- Instructions for the task: Could you print the listing again exactly, omitting the pictures?
____ Data for this exercise
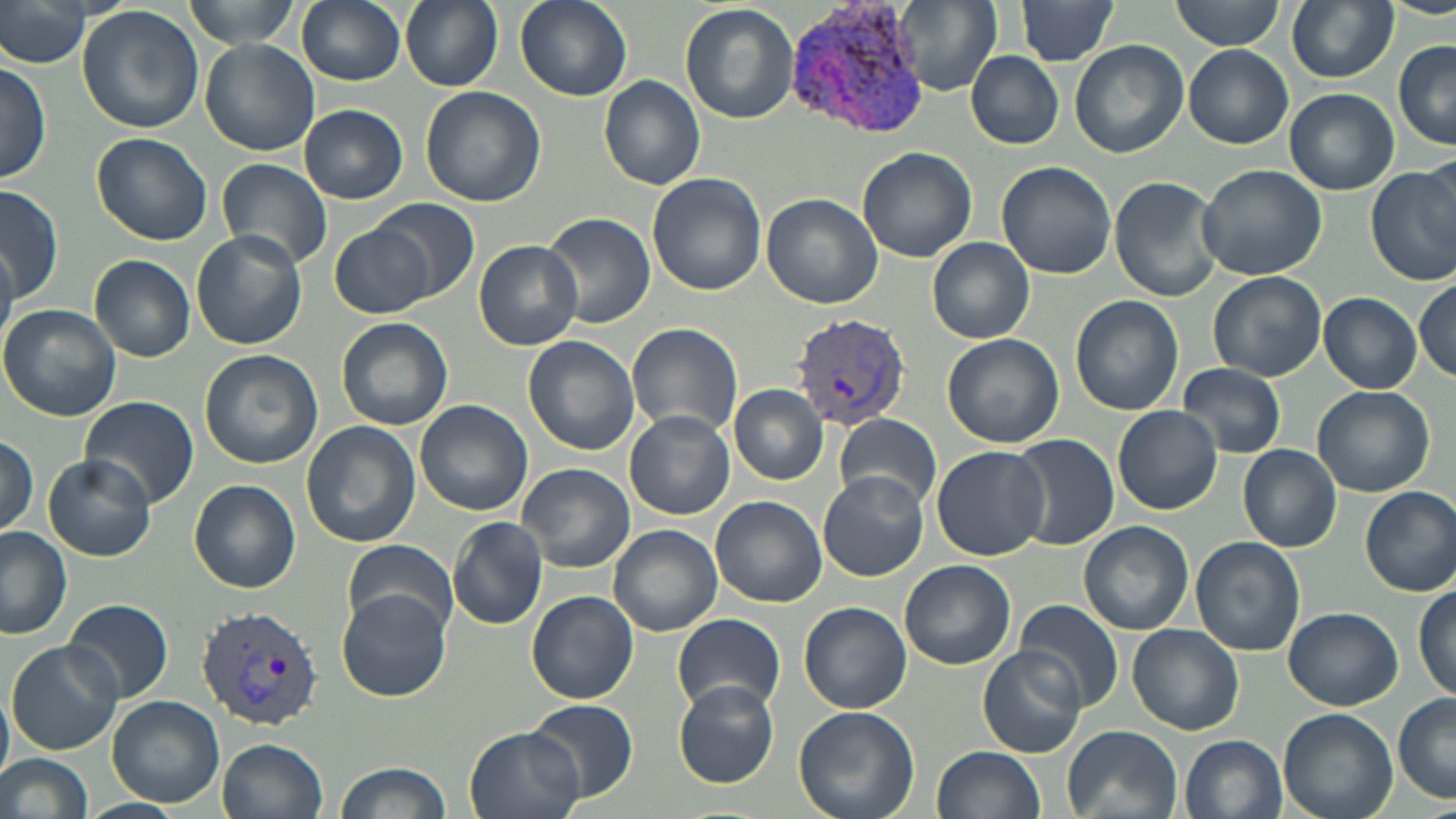

Approximate bounding boxes as named x1/y1/x2/y2 corners in pixels.
Plasmodium vivax-infected red blood cells: (x1=787, y1=2, x2=930, y2=139), (x1=792, y1=316, x2=913, y2=429), (x1=195, y1=605, x2=325, y2=730).
No Plasmodium falciparum, Plasmodium ovale, Plasmodium malariae, Babesia divergens, or Trypanosoma brucei observed.

Summary:
  - Uninfected red blood cell locations: (x1=0, y1=0, x2=91, y2=66), (x1=183, y1=0, x2=300, y2=51), (x1=296, y1=0, x2=407, y2=86), (x1=400, y1=0, x2=502, y2=90), (x1=515, y1=0, x2=632, y2=102), (x1=890, y1=0, x2=1004, y2=96), (x1=1012, y1=0, x2=1121, y2=64), (x1=1172, y1=0, x2=1285, y2=51), (x1=1286, y1=1, x2=1397, y2=83), (x1=679, y1=3, x2=799, y2=124), (x1=76, y1=5, x2=205, y2=134), (x1=1069, y1=39, x2=1189, y2=157), (x1=1394, y1=39, x2=1455, y2=149), (x1=201, y1=40, x2=320, y2=155), (x1=1185, y1=45, x2=1293, y2=147), (x1=967, y1=51, x2=1062, y2=148), (x1=0, y1=58, x2=51, y2=187), (x1=599, y1=75, x2=706, y2=189), (x1=420, y1=86, x2=545, y2=207), (x1=1285, y1=89, x2=1397, y2=196), (x1=299, y1=105, x2=407, y2=203), (x1=89, y1=133, x2=212, y2=246), (x1=857, y1=148, x2=978, y2=261), (x1=216, y1=157, x2=332, y2=271), (x1=995, y1=161, x2=1117, y2=279), (x1=1196, y1=163, x2=1326, y2=281), (x1=1366, y1=164, x2=1456, y2=287), (x1=646, y1=173, x2=767, y2=295), (x1=1109, y1=175, x2=1223, y2=302), (x1=0, y1=186, x2=63, y2=304), (x1=761, y1=193, x2=883, y2=309), (x1=372, y1=197, x2=478, y2=302), (x1=543, y1=211, x2=655, y2=328), (x1=330, y1=223, x2=435, y2=318), (x1=190, y1=229, x2=307, y2=350), (x1=927, y1=238, x2=1034, y2=344), (x1=0, y1=240, x2=18, y2=351), (x1=475, y1=240, x2=583, y2=349), (x1=90, y1=255, x2=195, y2=361), (x1=1208, y1=271, x2=1325, y2=382), (x1=1413, y1=277, x2=1455, y2=382), (x1=1320, y1=293, x2=1422, y2=393), (x1=1070, y1=295, x2=1185, y2=415), (x1=0, y1=305, x2=121, y2=423), (x1=336, y1=316, x2=453, y2=430), (x1=627, y1=322, x2=743, y2=438), (x1=942, y1=333, x2=1064, y2=449), (x1=524, y1=336, x2=640, y2=456), (x1=199, y1=348, x2=326, y2=470), (x1=1177, y1=364, x2=1286, y2=457), (x1=729, y1=384, x2=828, y2=484), (x1=1312, y1=386, x2=1435, y2=496), (x1=80, y1=397, x2=199, y2=507), (x1=415, y1=400, x2=532, y2=516), (x1=1113, y1=405, x2=1222, y2=513), (x1=625, y1=411, x2=734, y2=519), (x1=835, y1=413, x2=943, y2=511), (x1=301, y1=422, x2=420, y2=548), (x1=1009, y1=432, x2=1120, y2=550), (x1=0, y1=435, x2=39, y2=540), (x1=1238, y1=444, x2=1341, y2=551), (x1=931, y1=446, x2=1051, y2=561), (x1=42, y1=455, x2=157, y2=560), (x1=516, y1=463, x2=634, y2=572), (x1=817, y1=470, x2=930, y2=581), (x1=188, y1=479, x2=299, y2=593), (x1=1361, y1=488, x2=1455, y2=594), (x1=710, y1=495, x2=827, y2=608), (x1=447, y1=516, x2=548, y2=630), (x1=1079, y1=521, x2=1193, y2=635), (x1=611, y1=524, x2=721, y2=637), (x1=0, y1=527, x2=74, y2=640), (x1=1190, y1=536, x2=1305, y2=656), (x1=343, y1=539, x2=458, y2=635), (x1=900, y1=559, x2=1015, y2=669), (x1=1414, y1=582, x2=1455, y2=701), (x1=337, y1=590, x2=449, y2=701), (x1=527, y1=592, x2=638, y2=705), (x1=63, y1=598, x2=174, y2=704), (x1=1014, y1=600, x2=1123, y2=712), (x1=799, y1=602, x2=912, y2=714), (x1=1282, y1=606, x2=1401, y2=710), (x1=672, y1=613, x2=786, y2=714), (x1=1128, y1=623, x2=1244, y2=734), (x1=7, y1=641, x2=121, y2=756), (x1=976, y1=646, x2=1087, y2=758), (x1=674, y1=682, x2=780, y2=788), (x1=0, y1=689, x2=14, y2=782), (x1=1392, y1=693, x2=1455, y2=803), (x1=108, y1=695, x2=225, y2=806), (x1=522, y1=697, x2=640, y2=803), (x1=793, y1=704, x2=922, y2=819), (x1=1279, y1=708, x2=1397, y2=819), (x1=1062, y1=724, x2=1182, y2=819), (x1=464, y1=726, x2=585, y2=819), (x1=1181, y1=734, x2=1289, y2=819), (x1=218, y1=737, x2=329, y2=819), (x1=932, y1=745, x2=1045, y2=819), (x1=0, y1=753, x2=95, y2=819), (x1=330, y1=762, x2=451, y2=819), (x1=80, y1=798, x2=183, y2=819)
  - Slide-level diagnosis: Plasmodium vivax
  - Magnification: 1000x
  - Preparation: thin blood smear
  - Modality: optical microscopy
  - Image size: 1456×819 pixels
  - Field of view: single
  - Stain: May-Grünwald-Giemsa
________
- Response for this exercise:
Approximate bounding boxes as named x1/y1/x2/y2 corners in pixels.
Plasmodium vivax-infected red blood cells: (x1=787, y1=2, x2=930, y2=139), (x1=792, y1=316, x2=913, y2=429), (x1=195, y1=605, x2=325, y2=730).
No Plasmodium falciparum, Plasmodium ovale, Plasmodium malariae, Babesia divergens, or Trypanosoma brucei observed.

Summary:
  - Uninfected red blood cell locations: (x1=0, y1=0, x2=91, y2=66), (x1=183, y1=0, x2=300, y2=51), (x1=296, y1=0, x2=407, y2=86), (x1=400, y1=0, x2=502, y2=90), (x1=515, y1=0, x2=632, y2=102), (x1=890, y1=0, x2=1004, y2=96), (x1=1012, y1=0, x2=1121, y2=64), (x1=1172, y1=0, x2=1285, y2=51), (x1=1286, y1=1, x2=1397, y2=83), (x1=679, y1=3, x2=799, y2=124), (x1=76, y1=5, x2=205, y2=134), (x1=1069, y1=39, x2=1189, y2=157), (x1=1394, y1=39, x2=1455, y2=149), (x1=201, y1=40, x2=320, y2=155), (x1=1185, y1=45, x2=1293, y2=147), (x1=967, y1=51, x2=1062, y2=148), (x1=0, y1=58, x2=51, y2=187), (x1=599, y1=75, x2=706, y2=189), (x1=420, y1=86, x2=545, y2=207), (x1=1285, y1=89, x2=1397, y2=196), (x1=299, y1=105, x2=407, y2=203), (x1=89, y1=133, x2=212, y2=246), (x1=857, y1=148, x2=978, y2=261), (x1=216, y1=157, x2=332, y2=271), (x1=995, y1=161, x2=1117, y2=279), (x1=1196, y1=163, x2=1326, y2=281), (x1=1366, y1=164, x2=1456, y2=287), (x1=646, y1=173, x2=767, y2=295), (x1=1109, y1=175, x2=1223, y2=302), (x1=0, y1=186, x2=63, y2=304), (x1=761, y1=193, x2=883, y2=309), (x1=372, y1=197, x2=478, y2=302), (x1=543, y1=211, x2=655, y2=328), (x1=330, y1=223, x2=435, y2=318), (x1=190, y1=229, x2=307, y2=350), (x1=927, y1=238, x2=1034, y2=344), (x1=0, y1=240, x2=18, y2=351), (x1=475, y1=240, x2=583, y2=349), (x1=90, y1=255, x2=195, y2=361), (x1=1208, y1=271, x2=1325, y2=382), (x1=1413, y1=277, x2=1455, y2=382), (x1=1320, y1=293, x2=1422, y2=393), (x1=1070, y1=295, x2=1185, y2=415), (x1=0, y1=305, x2=121, y2=423), (x1=336, y1=316, x2=453, y2=430), (x1=627, y1=322, x2=743, y2=438), (x1=942, y1=333, x2=1064, y2=449), (x1=524, y1=336, x2=640, y2=456), (x1=199, y1=348, x2=326, y2=470), (x1=1177, y1=364, x2=1286, y2=457), (x1=729, y1=384, x2=828, y2=484), (x1=1312, y1=386, x2=1435, y2=496), (x1=80, y1=397, x2=199, y2=507), (x1=415, y1=400, x2=532, y2=516), (x1=1113, y1=405, x2=1222, y2=513), (x1=625, y1=411, x2=734, y2=519), (x1=835, y1=413, x2=943, y2=511), (x1=301, y1=422, x2=420, y2=548), (x1=1009, y1=432, x2=1120, y2=550), (x1=0, y1=435, x2=39, y2=540), (x1=1238, y1=444, x2=1341, y2=551), (x1=931, y1=446, x2=1051, y2=561), (x1=42, y1=455, x2=157, y2=560), (x1=516, y1=463, x2=634, y2=572), (x1=817, y1=470, x2=930, y2=581), (x1=188, y1=479, x2=299, y2=593), (x1=1361, y1=488, x2=1455, y2=594), (x1=710, y1=495, x2=827, y2=608), (x1=447, y1=516, x2=548, y2=630), (x1=1079, y1=521, x2=1193, y2=635), (x1=611, y1=524, x2=721, y2=637), (x1=0, y1=527, x2=74, y2=640), (x1=1190, y1=536, x2=1305, y2=656), (x1=343, y1=539, x2=458, y2=635), (x1=900, y1=559, x2=1015, y2=669), (x1=1414, y1=582, x2=1455, y2=701), (x1=337, y1=590, x2=449, y2=701), (x1=527, y1=592, x2=638, y2=705), (x1=63, y1=598, x2=174, y2=704), (x1=1014, y1=600, x2=1123, y2=712), (x1=799, y1=602, x2=912, y2=714), (x1=1282, y1=606, x2=1401, y2=710), (x1=672, y1=613, x2=786, y2=714), (x1=1128, y1=623, x2=1244, y2=734), (x1=7, y1=641, x2=121, y2=756), (x1=976, y1=646, x2=1087, y2=758), (x1=674, y1=682, x2=780, y2=788), (x1=0, y1=689, x2=14, y2=782), (x1=1392, y1=693, x2=1455, y2=803), (x1=108, y1=695, x2=225, y2=806), (x1=522, y1=697, x2=640, y2=803), (x1=793, y1=704, x2=922, y2=819), (x1=1279, y1=708, x2=1397, y2=819), (x1=1062, y1=724, x2=1182, y2=819), (x1=464, y1=726, x2=585, y2=819), (x1=1181, y1=734, x2=1289, y2=819), (x1=218, y1=737, x2=329, y2=819), (x1=932, y1=745, x2=1045, y2=819), (x1=0, y1=753, x2=95, y2=819), (x1=330, y1=762, x2=451, y2=819), (x1=80, y1=798, x2=183, y2=819)
  - Slide-level diagnosis: Plasmodium vivax
  - Magnification: 1000x
  - Preparation: thin blood smear
  - Modality: optical microscopy
  - Image size: 1456×819 pixels
  - Field of view: single
  - Stain: May-Grünwald-Giemsa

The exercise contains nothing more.